- _TASK STATEMENT_
Every record below must be set down again exactly as given.
-- PROVIDED RECORDS follows --
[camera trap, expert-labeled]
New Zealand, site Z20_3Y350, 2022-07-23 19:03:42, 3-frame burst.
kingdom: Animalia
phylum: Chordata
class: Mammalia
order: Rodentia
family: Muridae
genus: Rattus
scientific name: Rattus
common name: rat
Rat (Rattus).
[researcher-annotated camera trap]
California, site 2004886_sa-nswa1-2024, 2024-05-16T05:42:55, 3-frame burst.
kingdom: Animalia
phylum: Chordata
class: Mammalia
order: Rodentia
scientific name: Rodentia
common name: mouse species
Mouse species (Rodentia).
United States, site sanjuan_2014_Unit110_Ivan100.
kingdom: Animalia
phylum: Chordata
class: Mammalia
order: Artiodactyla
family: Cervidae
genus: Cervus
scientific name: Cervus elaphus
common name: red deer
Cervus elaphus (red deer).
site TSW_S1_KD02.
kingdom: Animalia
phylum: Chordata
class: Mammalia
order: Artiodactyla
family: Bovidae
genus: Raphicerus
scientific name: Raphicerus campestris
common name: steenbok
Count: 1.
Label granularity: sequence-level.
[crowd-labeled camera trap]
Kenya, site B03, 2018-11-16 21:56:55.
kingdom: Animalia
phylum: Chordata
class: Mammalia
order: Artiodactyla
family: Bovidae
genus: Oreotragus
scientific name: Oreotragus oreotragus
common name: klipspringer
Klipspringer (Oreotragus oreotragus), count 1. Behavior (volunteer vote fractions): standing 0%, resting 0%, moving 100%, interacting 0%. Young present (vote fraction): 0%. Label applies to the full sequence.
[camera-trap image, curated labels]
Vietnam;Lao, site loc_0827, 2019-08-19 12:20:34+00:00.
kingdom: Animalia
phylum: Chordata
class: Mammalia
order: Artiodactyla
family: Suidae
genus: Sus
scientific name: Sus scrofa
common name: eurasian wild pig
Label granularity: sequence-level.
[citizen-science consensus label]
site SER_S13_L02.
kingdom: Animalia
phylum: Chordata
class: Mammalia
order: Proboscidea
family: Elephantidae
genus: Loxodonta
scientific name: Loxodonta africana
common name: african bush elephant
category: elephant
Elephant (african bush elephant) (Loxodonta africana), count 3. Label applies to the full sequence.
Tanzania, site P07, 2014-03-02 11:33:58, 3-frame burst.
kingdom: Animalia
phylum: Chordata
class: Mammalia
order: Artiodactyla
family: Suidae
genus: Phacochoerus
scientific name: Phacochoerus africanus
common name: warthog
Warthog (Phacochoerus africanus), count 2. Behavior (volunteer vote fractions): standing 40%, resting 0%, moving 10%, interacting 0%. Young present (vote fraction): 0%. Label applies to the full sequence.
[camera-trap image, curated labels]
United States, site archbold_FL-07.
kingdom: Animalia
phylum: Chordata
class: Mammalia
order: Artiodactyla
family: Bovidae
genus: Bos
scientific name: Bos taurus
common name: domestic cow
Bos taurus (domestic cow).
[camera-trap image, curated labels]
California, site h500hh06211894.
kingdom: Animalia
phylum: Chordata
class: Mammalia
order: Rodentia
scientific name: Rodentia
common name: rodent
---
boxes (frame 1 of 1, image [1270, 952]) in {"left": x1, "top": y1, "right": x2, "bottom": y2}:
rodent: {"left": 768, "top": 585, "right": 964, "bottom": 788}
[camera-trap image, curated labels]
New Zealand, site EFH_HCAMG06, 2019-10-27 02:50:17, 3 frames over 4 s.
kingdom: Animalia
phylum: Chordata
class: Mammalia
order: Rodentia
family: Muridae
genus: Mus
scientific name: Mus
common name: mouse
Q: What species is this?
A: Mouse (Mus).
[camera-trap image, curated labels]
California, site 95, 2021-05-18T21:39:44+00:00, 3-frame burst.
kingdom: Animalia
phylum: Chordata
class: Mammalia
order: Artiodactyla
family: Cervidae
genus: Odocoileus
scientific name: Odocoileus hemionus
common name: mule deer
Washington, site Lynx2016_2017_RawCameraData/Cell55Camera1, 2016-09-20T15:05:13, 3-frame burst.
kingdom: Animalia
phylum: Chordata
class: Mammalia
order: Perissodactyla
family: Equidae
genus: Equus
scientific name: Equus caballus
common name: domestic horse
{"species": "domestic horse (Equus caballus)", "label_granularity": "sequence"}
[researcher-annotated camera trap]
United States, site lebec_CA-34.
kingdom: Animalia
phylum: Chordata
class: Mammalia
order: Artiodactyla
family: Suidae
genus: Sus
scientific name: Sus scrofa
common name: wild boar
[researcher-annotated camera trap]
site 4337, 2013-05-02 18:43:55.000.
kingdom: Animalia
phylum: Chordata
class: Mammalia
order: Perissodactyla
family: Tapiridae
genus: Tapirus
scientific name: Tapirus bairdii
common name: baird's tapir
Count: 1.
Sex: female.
-- PROVIDED RECORDS concluded --
- _EXERCISE RESULT_
[camera trap, expert-labeled]
New Zealand, site Z20_3Y350, 2022-07-23 19:03:42, 3-frame burst.
kingdom: Animalia
phylum: Chordata
class: Mammalia
order: Rodentia
family: Muridae
genus: Rattus
scientific name: Rattus
common name: rat
Rat (Rattus).
[researcher-annotated camera trap]
California, site 2004886_sa-nswa1-2024, 2024-05-16T05:42:55, 3-frame burst.
kingdom: Animalia
phylum: Chordata
class: Mammalia
order: Rodentia
scientific name: Rodentia
common name: mouse species
Mouse species (Rodentia).
United States, site sanjuan_2014_Unit110_Ivan100.
kingdom: Animalia
phylum: Chordata
class: Mammalia
order: Artiodactyla
family: Cervidae
genus: Cervus
scientific name: Cervus elaphus
common name: red deer
Cervus elaphus (red deer).
site TSW_S1_KD02.
kingdom: Animalia
phylum: Chordata
class: Mammalia
order: Artiodactyla
family: Bovidae
genus: Raphicerus
scientific name: Raphicerus campestris
common name: steenbok
Count: 1.
Label granularity: sequence-level.
[crowd-labeled camera trap]
Kenya, site B03, 2018-11-16 21:56:55.
kingdom: Animalia
phylum: Chordata
class: Mammalia
order: Artiodactyla
family: Bovidae
genus: Oreotragus
scientific name: Oreotragus oreotragus
common name: klipspringer
Klipspringer (Oreotragus oreotragus), count 1. Behavior (volunteer vote fractions): standing 0%, resting 0%, moving 100%, interacting 0%. Young present (vote fraction): 0%. Label applies to the full sequence.
[camera-trap image, curated labels]
Vietnam;Lao, site loc_0827, 2019-08-19 12:20:34+00:00.
kingdom: Animalia
phylum: Chordata
class: Mammalia
order: Artiodactyla
family: Suidae
genus: Sus
scientific name: Sus scrofa
common name: eurasian wild pig
Label granularity: sequence-level.
[citizen-science consensus label]
site SER_S13_L02.
kingdom: Animalia
phylum: Chordata
class: Mammalia
order: Proboscidea
family: Elephantidae
genus: Loxodonta
scientific name: Loxodonta africana
common name: african bush elephant
category: elephant
Elephant (african bush elephant) (Loxodonta africana), count 3. Label applies to the full sequence.
Tanzania, site P07, 2014-03-02 11:33:58, 3-frame burst.
kingdom: Animalia
phylum: Chordata
class: Mammalia
order: Artiodactyla
family: Suidae
genus: Phacochoerus
scientific name: Phacochoerus africanus
common name: warthog
Warthog (Phacochoerus africanus), count 2. Behavior (volunteer vote fractions): standing 40%, resting 0%, moving 10%, interacting 0%. Young present (vote fraction): 0%. Label applies to the full sequence.
[camera-trap image, curated labels]
United States, site archbold_FL-07.
kingdom: Animalia
phylum: Chordata
class: Mammalia
order: Artiodactyla
family: Bovidae
genus: Bos
scientific name: Bos taurus
common name: domestic cow
Bos taurus (domestic cow).
[camera-trap image, curated labels]
California, site h500hh06211894.
kingdom: Animalia
phylum: Chordata
class: Mammalia
order: Rodentia
scientific name: Rodentia
common name: rodent
---
boxes (frame 1 of 1, image [1270, 952]) in {"left": x1, "top": y1, "right": x2, "bottom": y2}:
rodent: {"left": 768, "top": 585, "right": 964, "bottom": 788}
[camera-trap image, curated labels]
New Zealand, site EFH_HCAMG06, 2019-10-27 02:50:17, 3 frames over 4 s.
kingdom: Animalia
phylum: Chordata
class: Mammalia
order: Rodentia
family: Muridae
genus: Mus
scientific name: Mus
common name: mouse
Q: What species is this?
A: Mouse (Mus).
[camera-trap image, curated labels]
California, site 95, 2021-05-18T21:39:44+00:00, 3-frame burst.
kingdom: Animalia
phylum: Chordata
class: Mammalia
order: Artiodactyla
family: Cervidae
genus: Odocoileus
scientific name: Odocoileus hemionus
common name: mule deer
Washington, site Lynx2016_2017_RawCameraData/Cell55Camera1, 2016-09-20T15:05:13, 3-frame burst.
kingdom: Animalia
phylum: Chordata
class: Mammalia
order: Perissodactyla
family: Equidae
genus: Equus
scientific name: Equus caballus
common name: domestic horse
{"species": "domestic horse (Equus caballus)", "label_granularity": "sequence"}
[researcher-annotated camera trap]
United States, site lebec_CA-34.
kingdom: Animalia
phylum: Chordata
class: Mammalia
order: Artiodactyla
family: Suidae
genus: Sus
scientific name: Sus scrofa
common name: wild boar
[researcher-annotated camera trap]
site 4337, 2013-05-02 18:43:55.000.
kingdom: Animalia
phylum: Chordata
class: Mammalia
order: Perissodactyla
family: Tapiridae
genus: Tapirus
scientific name: Tapirus bairdii
common name: baird's tapir
Count: 1.
Sex: female.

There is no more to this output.